- PROBLEM TO SOLVE:
Without the pictures, write the listing below out again, line for line.

- SUPPLIED MATERIAL:
- - - - -
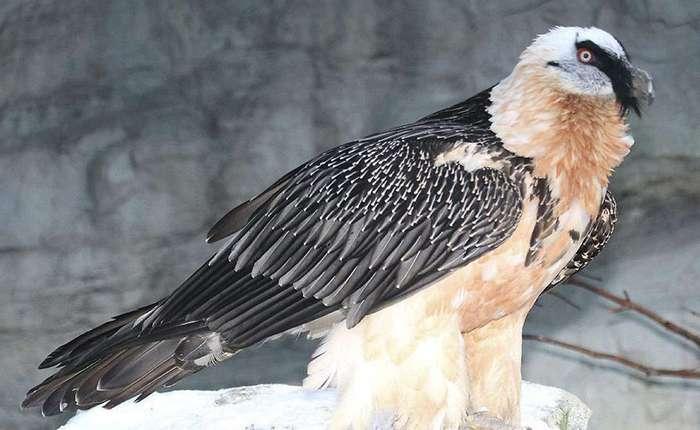Самые большие хищные птицы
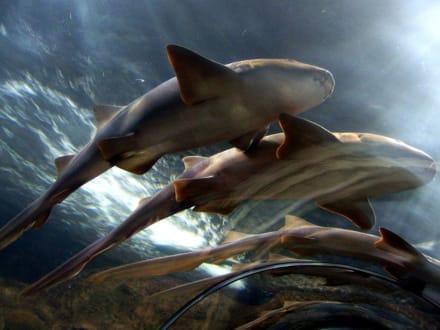 Im Aquarium Haie - Loro Parque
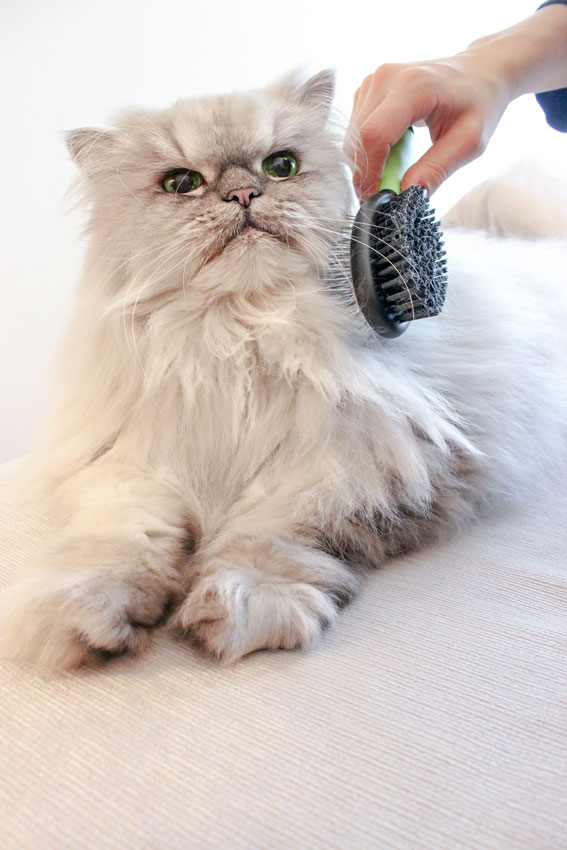 Persian Chinchilla cat and the grooming with the brush
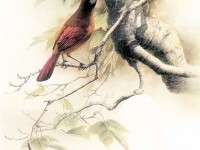 Birds Art Painting (3)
- - - - -
- SOLUTION TO THIS TASK:
Самые большие хищные птицы
 Im Aquarium Haie - Loro Parque
 Persian Chinchilla cat and the grooming with the brush
 Birds Art Painting (3)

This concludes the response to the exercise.